There are two main aspects to keeping the power up and running. The first is that the energy infrastructure quality be sound to begin with. The second is that when there is an outage, the restoration process happens quickly and fairly. The formula goes like this: 1) power works 2) when it fails, it gets fixed.
On both counts, according to research from a forthcoming study, the Maryland power system — reflective of U.S. power system overall — has a built-in bias against minority communities. (Maryland has the 4th highest Diversity Index of all the states, so it serves as fertile ground for the exploration of racial inequity in critical infrastructure.)
“We find that the racial and socioeconomic makeup of zip codes are significant predictors of power outage count,” say authors Nathan Shan, Yueming Qiu, and Anand Patwardhan in their paper Inside the Black Box: Unequal Infrastructure and Institutional Bias in Energy Access.
The trio scraped outage data from the web to track outages and also, critically, estimate restoration times.
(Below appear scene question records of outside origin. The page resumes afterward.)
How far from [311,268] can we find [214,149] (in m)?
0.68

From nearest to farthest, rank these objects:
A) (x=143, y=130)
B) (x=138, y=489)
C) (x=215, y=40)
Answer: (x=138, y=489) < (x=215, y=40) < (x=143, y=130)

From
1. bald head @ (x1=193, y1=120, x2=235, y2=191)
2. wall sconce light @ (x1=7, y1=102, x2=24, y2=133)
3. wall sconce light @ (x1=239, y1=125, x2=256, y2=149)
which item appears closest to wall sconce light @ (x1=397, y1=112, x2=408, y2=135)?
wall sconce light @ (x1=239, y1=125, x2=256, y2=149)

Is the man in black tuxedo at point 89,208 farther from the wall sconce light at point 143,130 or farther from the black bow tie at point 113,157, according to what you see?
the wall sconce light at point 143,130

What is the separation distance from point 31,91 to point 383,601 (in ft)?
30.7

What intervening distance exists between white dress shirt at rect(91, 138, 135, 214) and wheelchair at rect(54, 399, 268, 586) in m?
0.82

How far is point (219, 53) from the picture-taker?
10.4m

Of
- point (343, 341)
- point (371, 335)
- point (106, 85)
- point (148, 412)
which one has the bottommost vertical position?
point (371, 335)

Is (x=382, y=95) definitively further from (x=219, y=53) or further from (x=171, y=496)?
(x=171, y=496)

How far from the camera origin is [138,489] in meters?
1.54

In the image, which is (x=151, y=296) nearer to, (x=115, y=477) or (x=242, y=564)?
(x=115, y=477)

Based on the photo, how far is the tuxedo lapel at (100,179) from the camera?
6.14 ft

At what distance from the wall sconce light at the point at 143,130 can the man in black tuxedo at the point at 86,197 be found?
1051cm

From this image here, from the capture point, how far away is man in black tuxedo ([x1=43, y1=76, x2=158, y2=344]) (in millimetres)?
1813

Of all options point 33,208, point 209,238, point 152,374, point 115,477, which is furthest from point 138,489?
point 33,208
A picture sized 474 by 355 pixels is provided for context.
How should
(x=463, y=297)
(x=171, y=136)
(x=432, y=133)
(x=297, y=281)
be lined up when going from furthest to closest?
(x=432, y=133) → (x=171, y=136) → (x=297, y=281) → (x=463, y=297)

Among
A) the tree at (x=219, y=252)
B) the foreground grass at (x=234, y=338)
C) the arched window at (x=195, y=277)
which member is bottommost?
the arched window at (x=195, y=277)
They found that the critical infrastructure that serves minority communities and poorer neighborhoods often inferior to that in higher income areas — no surprise there — and also “evidence of possible inconsistencies in the restoration processes of utilities.”
Researching the restoration biases is historically difficult because of a lack of transparency, a lack which the authors refer to as a “black box.”
“We find that the racial and socioeconomic makeup of zip codes are significant predictors of power outage count,” they write. With the new study, these Maryland-based scholars join a growing body of researchers “who have begun studying the equity considerations of infrastructure failure” through a “lens of social equality.”
The study’s relevance has only increased as more jobs have moved remote and WFH, with virtual work making consistent access to power necessary for consistent access to employment.